Storefront design guide released by Commission

The New York City Landmarks Preservation Commission (LPC) has released Guidelines for Storefront Design in Historic Districts to help business owners, as well as property owners understand LPC’s rules and regulations for new storefronts in historic districts so that they can make good design decisions that meet LPC requirements and get faster approval of their permit.

They are meant for everyone who has a role in the design and construction of new storefronts in historic districts, from building owners and business owners to architects and contractors.

“Small businesses face many challenges today and the intent of the Guidelines for Storefront Design in Historic Districts is to provide a helpful tool for business owners with storefronts in designated buildings,” said Landmarks Preservation Commission Chair Sarah Carroll.

“These guidelines will make it easier to navigate our rules and processes so that business owners can efficiently obtain approvals for a storefront that meets their needs and relates to the historic context of their building or historic district.”

As the agency responsible for protecting and preserving the City’s landmark properties, LPC regulates changes made to storefronts on designated buildings, most of which are located in historic districts. Thus, any proposal to change a storefront in a historic district should relate well to the building and historic district where it is located. LPC can approve well-designed contemporary storefronts as well as traditional historic storefronts, as long as the design relates harmoniously to the identity of that particular historic neighborhood or street.

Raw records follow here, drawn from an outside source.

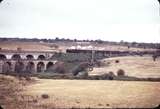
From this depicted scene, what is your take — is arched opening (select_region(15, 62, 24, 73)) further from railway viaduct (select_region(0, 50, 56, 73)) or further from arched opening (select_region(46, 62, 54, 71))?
arched opening (select_region(46, 62, 54, 71))

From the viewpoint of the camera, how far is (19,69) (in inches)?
1367

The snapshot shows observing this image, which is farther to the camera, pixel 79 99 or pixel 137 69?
pixel 137 69

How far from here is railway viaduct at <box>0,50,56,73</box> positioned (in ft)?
116

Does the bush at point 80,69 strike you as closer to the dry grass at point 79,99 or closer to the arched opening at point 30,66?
the arched opening at point 30,66

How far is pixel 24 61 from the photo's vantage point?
3781cm

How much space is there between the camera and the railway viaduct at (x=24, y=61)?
35228 mm

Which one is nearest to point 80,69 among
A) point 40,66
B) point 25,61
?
point 25,61

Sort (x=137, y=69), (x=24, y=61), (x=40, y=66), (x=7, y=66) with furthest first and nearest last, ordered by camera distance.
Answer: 1. (x=40, y=66)
2. (x=24, y=61)
3. (x=7, y=66)
4. (x=137, y=69)

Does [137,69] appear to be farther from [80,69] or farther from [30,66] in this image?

The Guidelines for Storefront Design in Historic Districts explain and illustrate LPC’s criteria for staff to review and approve permit applications for proposed new storefronts in historic districts.

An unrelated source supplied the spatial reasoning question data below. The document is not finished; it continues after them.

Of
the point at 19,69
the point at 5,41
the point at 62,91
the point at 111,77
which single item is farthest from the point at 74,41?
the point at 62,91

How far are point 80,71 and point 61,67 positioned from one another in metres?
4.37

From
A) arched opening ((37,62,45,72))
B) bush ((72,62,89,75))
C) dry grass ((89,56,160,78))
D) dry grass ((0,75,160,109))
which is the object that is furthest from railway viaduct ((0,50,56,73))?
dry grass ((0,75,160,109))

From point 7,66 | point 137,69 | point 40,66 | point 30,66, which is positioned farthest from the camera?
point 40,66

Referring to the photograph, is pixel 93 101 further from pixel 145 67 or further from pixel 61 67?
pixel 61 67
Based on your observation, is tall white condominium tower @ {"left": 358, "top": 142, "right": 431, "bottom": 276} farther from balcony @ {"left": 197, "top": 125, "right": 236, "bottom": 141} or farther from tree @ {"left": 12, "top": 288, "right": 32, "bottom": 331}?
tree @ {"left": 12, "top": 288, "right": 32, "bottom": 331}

It features an illustrated glossary of the main elements of a storefront and a brief overview of historic storefronts, before and after photos of approved storefronts and diagrams and architectural drawings that demonstrate LPC’s rules.

The guide also includes information and examples of materials needed to submit a complete application once the storefront has been designed, as well as other helpful resources on storefront-related installations.

“In 2017, we released a Storefront Improvement Guide in order to help business owners create vibrant storefronts that attract customers while complying with City rules and regulations,” said Gregg Bishop, Commissioner of the NYC Department of Small Business Services.

“The Guidelines for Storefront Design in Historic Districts released today by the Landmarks Preservation Commission is an important resource that will continue to help ensure that business owners have the tools they need to optimize their storefronts.”

“Landmark preservation is an integral part of keeping New York City the familiar place we all love,” said Manhattan Borough President Gale A. Brewer. “I have long been a champion for preservation, and I thank the Landmarks Preservation Commission for releasing these storefront design guidelines to make compliance and understanding easier for all businesses.”

“This is a welcome step in making LPC storefront rules more understandable and accessible,” said Peg Breen, President of the New York Landmarks Conservancy. “The guide has clear illustrations and even an interesting history of NYC storefront evolutions through the years.”

“AIA New York is excited to hear about the release of LPC’s storefront design guidelines, which we hope will work to expedite approvals for landmarked projects while maintaining the integrity of New York City’s landmarking process,” said Benjamin Prosky, Executive Director of the American Institute of Architects, New York Chapter (AIANY) and Center for Architecture.